If $m<n$, show that there is a $1$-$1$ mapping $F:S_m\rightarrow S_n$ such that $F(fg)=F(f)F(g)$ for all $f,g\in S_m$

Question

question: If $m<n$, show that there is a $1$-$1$ mapping $F:S_m\rightarrow S_n$ such that $F(fg)=F(f)F(g)$ for all $f,g\in S_m$. Where $S_n$ stands for symmetric group of degree $n$

my approach:
First I was thinking how to construct the $F$. Because if I did this properly then the only work is left to show this is $1$-$1$ map.
So there are more elements in $S_n$ compare to $S_m$. I need to define $F$ in such a way that after covering all elements of $S_m$ I have to define it for other elements of $S_n$. Now here is my question arrive How to choose those elements and how to define $F$ when $S_m$ is covered?

Answer 1

You have the wrong approach to this question. You cannot guarantee with your construction that $F$ is a homomorphism. Here is the correct answer,

If $\sigma:\{1,...,m \} \rightarrow \{1,...,m \}$ is a bijection we define $F(\sigma):\{1,...,n\} \rightarrow \{1,...,n\}$ as follows

$$F(\sigma)(x) = x \ \text{ if } \ x > m$$ and

$$F(\sigma)(x) = \sigma(x) \ \text{ if } \ x \leq m$$

Intuitively $F \sigma$ just fixes the elements which are not in $\sigma$'s domain.

Try and prove that $F$ is a homomorphism.

Answer 2

Define $F:S_m\rightarrow S_n$ by $F(\sigma)(j)=\sigma(j)$ if $1\leq j\leq m$, and $F(\sigma)(j)=j$ if $m<j\leq n$.

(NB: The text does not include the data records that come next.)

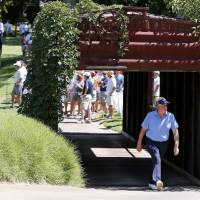 Photo - Colin Montgomerie walks through a bridge made out of an old railroad box car during the second round of the U.S. Senior Open golf tournament at Oak Tree National in Edmond, Okla., Friday, July 11, 2014. (AP Photo/Sue Ogrocki)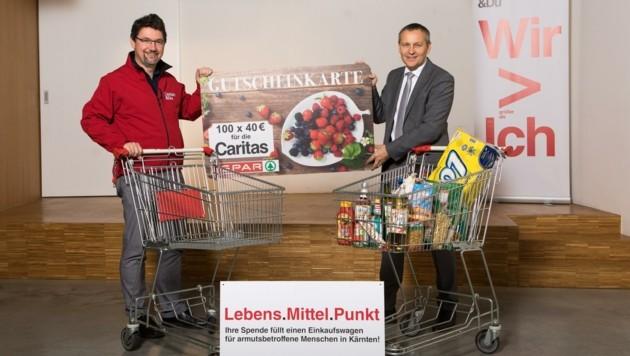 """""""Bereits 40 Euro reichen aus, um einer Familie in Not ein volles Einkaufswagerl zu schenken"""", erklären Caritas-Direktor Ernst Sandriesser und Spar-Geschäftsführer Paul Bacher die Aktion. (Bild: SPAR/gleissfoto)"""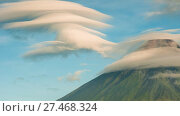 Купить «Mayon Volcano with the ventricular of clouds. TimeLapse in sunrise. Active stratovolcano in the province of Albay in Bicol Region, on the island of Luzon in the Philippines.», видеоролик № 27468324, снято 26 января 2018 г. (c) Mikhail Davidovich / Фотобанк Лори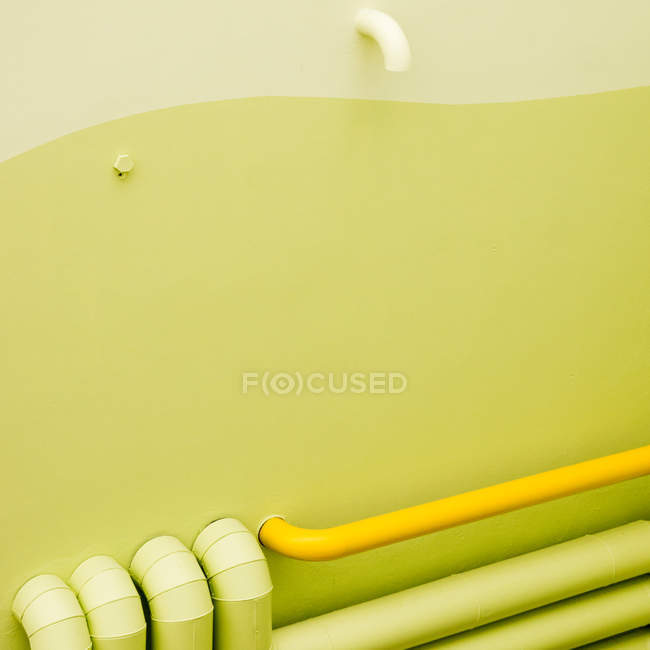 Full frame image of yellow lime color wall and iron tubes — Stock ...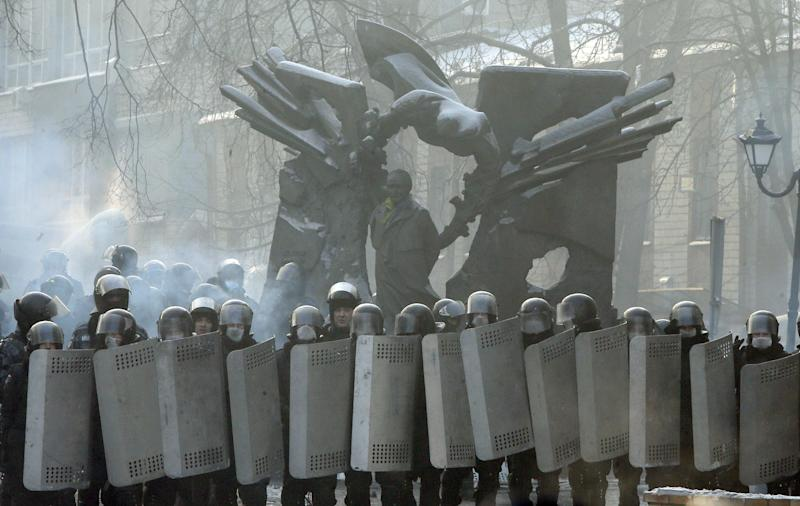 Riot police officers block a street in front of barricades of protesters at the monument to Viacheslav Chornovil, a prominent politician in Ukraine and a former Soviet political prisoner, in central Kiev, Ukraine, Friday, Jan. 24, 2014. Protesters have seized a government building in the Ukrainian capital while also maintaining the siege of several governors' offices in the country's west, raising the pressure on the government. After meeting with President Viktor Yanukovych on Thursday, opposition leaders told the crowds that he has promised to ensure the release of dozens of protesters detained after clashes with police and stop further detentions. (AP Photo/Efrem Lukatsky)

The question just wants you to show that $S_n$ contains an isomorphic copy of $S_m$ when $n>m$.

Answer 3

More generally, take any set $Y$ and $X\subseteq Y$. The map $\phi \colon S_X\to S_Y$, defined by $\phi(\sigma)_{\mid X}:=\sigma$ and $\phi(\sigma)_{\mid Y\setminus X}:=Id_{Y\setminus X}$, is:

• "well defined": in fact, for every $\sigma\in S_X$, actually $\phi(\sigma)\in S_Y$;
• injective: in fact, $\phi(\sigma)=\phi(\tau)\Longrightarrow$ $\phi(\sigma)_{\mid X}=\phi(\tau)_{\mid X}\Longrightarrow$ $\sigma =\tau$;
• operation-preserving: in fact, for $x\in X$, $\phi(\sigma\tau)(x)=$ $(\sigma\tau)(x)=\sigma(\tau(x))=$ $\sigma(\phi(\tau)(x))\stackrel{\phi(\tau)(x)\in X}{=}$ $\phi(\sigma)(\phi(\tau)(x))=$ $(\phi(\sigma)\phi(\tau))(x)$; and, for $x\in Y\setminus X$, $\phi(\sigma\tau)(x)=$ $Id_{Y\setminus X}(x)\color{red}{=}$ $Id_{Y\setminus X}(Id_{Y\setminus X}(x))=$ $Id_{Y\setminus X}(\phi(\tau)(x))\stackrel{\phi(\tau)(x)\in Y\setminus X}{=}$ $\phi(\sigma)(\phi(\tau)(x))=$ $(\phi(\sigma)\phi(\tau))(x)$; therefore, $\phi(\sigma\tau)=\phi(\sigma)\phi(\tau)$.

Note that the equal sign in red holds only for the extension by the identity map of $Y\setminus X$; any other bijection on this set would fail the job.

So, $S_X\stackrel{\phi}{\hookrightarrow}S_Y$, and yours is just the particular case $Y=\{1,\dots,n\}$ and $X=\{1,\dots,m\}$.